Questions about scenes in images
* * * * * * * * *

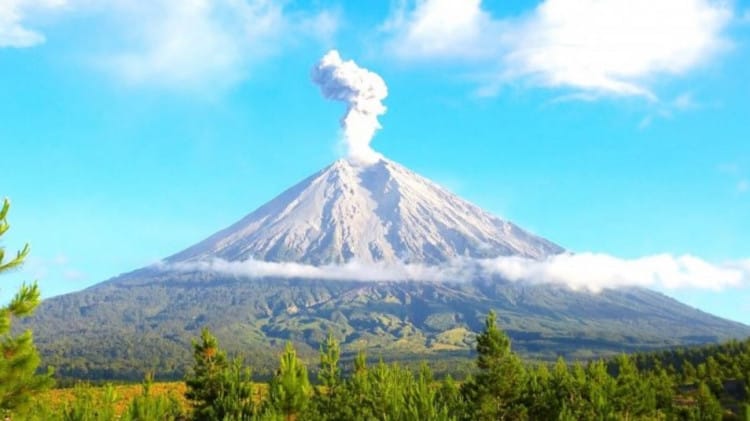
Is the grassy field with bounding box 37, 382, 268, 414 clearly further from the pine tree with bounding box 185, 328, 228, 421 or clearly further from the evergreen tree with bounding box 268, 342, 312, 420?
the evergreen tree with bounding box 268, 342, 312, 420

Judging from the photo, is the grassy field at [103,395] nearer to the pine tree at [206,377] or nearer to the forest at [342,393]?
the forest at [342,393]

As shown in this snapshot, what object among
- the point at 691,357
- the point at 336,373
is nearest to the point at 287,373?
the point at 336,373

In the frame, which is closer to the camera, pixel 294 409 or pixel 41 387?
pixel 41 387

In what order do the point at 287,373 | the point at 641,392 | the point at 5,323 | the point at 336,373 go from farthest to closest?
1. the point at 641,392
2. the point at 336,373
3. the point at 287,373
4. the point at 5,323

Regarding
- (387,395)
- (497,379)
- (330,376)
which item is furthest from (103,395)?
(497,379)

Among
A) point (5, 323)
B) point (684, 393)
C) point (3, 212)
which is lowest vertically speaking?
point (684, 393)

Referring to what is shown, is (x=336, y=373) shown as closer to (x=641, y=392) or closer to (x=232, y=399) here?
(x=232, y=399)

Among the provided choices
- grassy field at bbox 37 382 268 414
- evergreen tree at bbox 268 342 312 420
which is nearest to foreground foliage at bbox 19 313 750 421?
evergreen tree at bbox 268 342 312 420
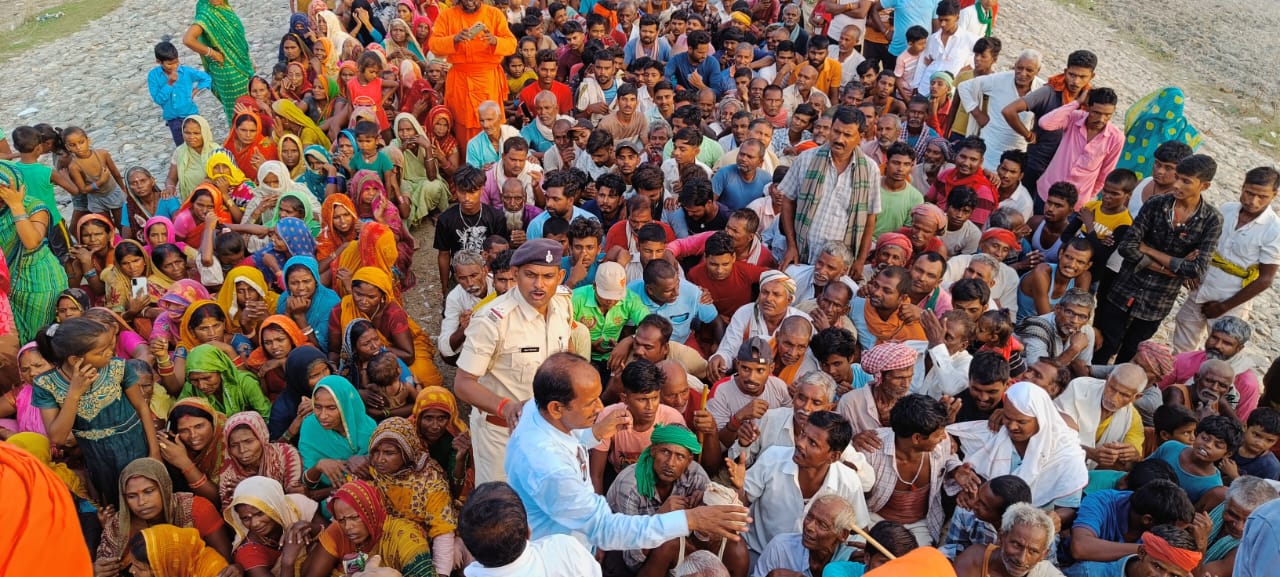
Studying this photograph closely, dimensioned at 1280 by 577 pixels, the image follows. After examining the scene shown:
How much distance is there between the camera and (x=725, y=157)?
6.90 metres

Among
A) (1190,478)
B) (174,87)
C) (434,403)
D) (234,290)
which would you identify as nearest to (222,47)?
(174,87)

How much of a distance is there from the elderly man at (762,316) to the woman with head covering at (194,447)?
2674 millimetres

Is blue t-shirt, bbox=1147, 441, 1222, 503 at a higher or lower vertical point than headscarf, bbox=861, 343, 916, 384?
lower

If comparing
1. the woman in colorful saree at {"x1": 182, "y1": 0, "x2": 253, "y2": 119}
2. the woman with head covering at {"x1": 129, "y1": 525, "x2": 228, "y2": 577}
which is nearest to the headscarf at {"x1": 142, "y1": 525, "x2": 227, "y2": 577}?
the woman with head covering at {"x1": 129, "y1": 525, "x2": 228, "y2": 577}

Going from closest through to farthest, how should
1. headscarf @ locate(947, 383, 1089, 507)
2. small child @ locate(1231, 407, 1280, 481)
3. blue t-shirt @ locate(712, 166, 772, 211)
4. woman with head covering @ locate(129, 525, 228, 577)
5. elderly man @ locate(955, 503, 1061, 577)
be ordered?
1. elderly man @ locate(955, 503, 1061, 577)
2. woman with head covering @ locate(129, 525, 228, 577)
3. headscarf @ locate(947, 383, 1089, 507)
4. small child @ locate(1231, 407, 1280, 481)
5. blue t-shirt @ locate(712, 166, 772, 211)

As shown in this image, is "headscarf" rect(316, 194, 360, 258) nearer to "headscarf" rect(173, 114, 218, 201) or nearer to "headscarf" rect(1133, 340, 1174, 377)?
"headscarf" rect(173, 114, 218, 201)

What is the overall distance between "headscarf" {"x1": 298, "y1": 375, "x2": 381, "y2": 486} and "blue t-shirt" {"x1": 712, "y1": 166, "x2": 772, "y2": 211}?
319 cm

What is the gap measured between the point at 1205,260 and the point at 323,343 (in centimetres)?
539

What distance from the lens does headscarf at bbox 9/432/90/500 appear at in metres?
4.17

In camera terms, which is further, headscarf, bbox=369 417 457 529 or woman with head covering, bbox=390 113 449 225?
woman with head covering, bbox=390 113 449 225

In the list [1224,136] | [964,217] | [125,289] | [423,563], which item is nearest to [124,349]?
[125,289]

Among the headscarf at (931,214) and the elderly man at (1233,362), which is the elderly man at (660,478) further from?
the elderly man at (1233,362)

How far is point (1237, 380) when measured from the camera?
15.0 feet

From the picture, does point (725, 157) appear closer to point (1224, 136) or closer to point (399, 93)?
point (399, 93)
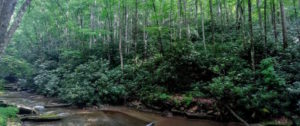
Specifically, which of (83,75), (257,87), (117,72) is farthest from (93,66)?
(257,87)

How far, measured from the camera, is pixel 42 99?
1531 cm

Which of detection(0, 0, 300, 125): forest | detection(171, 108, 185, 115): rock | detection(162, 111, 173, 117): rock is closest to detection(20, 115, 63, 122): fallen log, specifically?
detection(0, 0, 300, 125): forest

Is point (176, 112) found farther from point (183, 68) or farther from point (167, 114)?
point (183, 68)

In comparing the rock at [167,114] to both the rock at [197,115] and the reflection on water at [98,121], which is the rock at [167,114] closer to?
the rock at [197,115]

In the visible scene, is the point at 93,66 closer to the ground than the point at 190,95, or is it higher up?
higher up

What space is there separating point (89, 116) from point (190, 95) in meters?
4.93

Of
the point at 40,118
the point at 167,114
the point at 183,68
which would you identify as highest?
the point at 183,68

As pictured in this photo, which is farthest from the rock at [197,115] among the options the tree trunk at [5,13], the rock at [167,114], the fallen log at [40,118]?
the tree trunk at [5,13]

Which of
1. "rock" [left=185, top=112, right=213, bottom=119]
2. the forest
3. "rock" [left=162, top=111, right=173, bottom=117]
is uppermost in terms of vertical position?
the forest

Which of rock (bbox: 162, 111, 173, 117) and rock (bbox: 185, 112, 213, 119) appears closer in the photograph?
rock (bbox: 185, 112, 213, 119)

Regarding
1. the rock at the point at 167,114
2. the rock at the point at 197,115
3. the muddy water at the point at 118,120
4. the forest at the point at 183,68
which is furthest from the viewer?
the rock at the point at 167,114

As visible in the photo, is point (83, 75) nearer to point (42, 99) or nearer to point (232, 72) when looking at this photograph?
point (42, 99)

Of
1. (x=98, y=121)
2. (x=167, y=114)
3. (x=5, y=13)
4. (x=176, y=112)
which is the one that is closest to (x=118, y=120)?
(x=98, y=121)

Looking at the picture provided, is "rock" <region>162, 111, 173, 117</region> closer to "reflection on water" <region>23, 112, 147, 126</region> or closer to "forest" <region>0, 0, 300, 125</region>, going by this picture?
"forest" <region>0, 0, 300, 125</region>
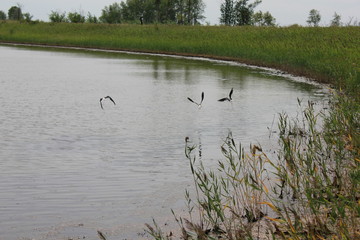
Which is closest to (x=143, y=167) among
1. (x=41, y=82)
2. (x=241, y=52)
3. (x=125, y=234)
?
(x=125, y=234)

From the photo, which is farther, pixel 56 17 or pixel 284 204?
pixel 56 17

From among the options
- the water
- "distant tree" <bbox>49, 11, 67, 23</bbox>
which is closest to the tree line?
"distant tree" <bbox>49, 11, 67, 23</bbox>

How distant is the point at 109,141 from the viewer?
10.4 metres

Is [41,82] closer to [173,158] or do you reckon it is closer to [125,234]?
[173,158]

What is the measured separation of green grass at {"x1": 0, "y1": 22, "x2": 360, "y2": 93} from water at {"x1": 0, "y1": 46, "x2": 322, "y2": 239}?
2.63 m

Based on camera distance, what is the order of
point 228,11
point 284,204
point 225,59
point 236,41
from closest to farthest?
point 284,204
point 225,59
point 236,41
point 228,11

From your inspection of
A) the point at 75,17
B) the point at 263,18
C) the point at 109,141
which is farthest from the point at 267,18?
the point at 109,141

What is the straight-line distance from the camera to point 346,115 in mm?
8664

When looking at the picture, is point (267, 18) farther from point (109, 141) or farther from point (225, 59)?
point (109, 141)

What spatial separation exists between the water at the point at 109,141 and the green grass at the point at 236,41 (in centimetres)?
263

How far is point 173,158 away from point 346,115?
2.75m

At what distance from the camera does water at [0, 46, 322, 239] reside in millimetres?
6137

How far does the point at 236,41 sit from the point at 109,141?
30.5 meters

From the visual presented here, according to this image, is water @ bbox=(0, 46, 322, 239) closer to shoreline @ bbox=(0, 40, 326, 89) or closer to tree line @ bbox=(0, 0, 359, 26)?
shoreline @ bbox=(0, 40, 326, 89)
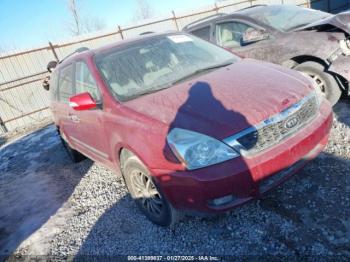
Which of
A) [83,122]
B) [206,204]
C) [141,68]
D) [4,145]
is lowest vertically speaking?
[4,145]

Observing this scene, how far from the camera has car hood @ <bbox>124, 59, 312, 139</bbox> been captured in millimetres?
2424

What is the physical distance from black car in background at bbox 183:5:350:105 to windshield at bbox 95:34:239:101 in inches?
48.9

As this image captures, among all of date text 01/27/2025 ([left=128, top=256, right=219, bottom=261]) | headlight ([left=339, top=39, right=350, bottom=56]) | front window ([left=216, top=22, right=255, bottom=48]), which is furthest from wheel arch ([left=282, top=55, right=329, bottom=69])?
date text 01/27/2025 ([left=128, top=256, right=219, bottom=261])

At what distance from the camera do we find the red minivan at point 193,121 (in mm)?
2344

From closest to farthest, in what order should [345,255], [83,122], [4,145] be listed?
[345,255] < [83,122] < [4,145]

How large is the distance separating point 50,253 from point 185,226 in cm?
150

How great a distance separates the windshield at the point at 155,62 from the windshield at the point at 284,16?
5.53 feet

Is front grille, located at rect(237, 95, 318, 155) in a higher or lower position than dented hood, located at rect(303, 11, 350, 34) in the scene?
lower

* * * * * * * * *

* _WRITTEN EXERCISE_:
From the material above, write out exactly the lines from the line with "How far does" through the closing line, inclusive, and no pictures.

* _SOLUTION TO THIS TASK_:
How far does the point at 236,41 sit from the point at 109,141?
30.5 meters

From the visual presented here, according to this image, is water @ bbox=(0, 46, 322, 239) closer to shoreline @ bbox=(0, 40, 326, 89) or closer to tree line @ bbox=(0, 0, 359, 26)?
shoreline @ bbox=(0, 40, 326, 89)
Which of
A) [83,122]
B) [206,204]
C) [141,68]
D) [4,145]
is lowest vertically speaking?
[4,145]

Observing this scene, how far from the camera has car hood @ <bbox>124, 59, 312, 139</bbox> been captured in millimetres?
2424

What is the physical distance from black car in background at bbox 183:5:350:105 to windshield at bbox 95:34:239:101 in inches?
48.9

As this image captures, among all of date text 01/27/2025 ([left=128, top=256, right=219, bottom=261]) | headlight ([left=339, top=39, right=350, bottom=56]) | front window ([left=216, top=22, right=255, bottom=48]), which is furthest from wheel arch ([left=282, top=55, right=329, bottom=69])?
date text 01/27/2025 ([left=128, top=256, right=219, bottom=261])

At what distance from the camera do we find the red minivan at point 193,121 (in mm)?
2344

From closest to farthest, in what order should [345,255], [83,122], [4,145] be listed?
[345,255] < [83,122] < [4,145]

How large is the distance separating point 50,253 from point 185,226 in cm?
150

How great a distance separates the windshield at the point at 155,62 from the windshield at the point at 284,16?
5.53 feet

Is front grille, located at rect(237, 95, 318, 155) in a higher or lower position than dented hood, located at rect(303, 11, 350, 34) in the scene?
lower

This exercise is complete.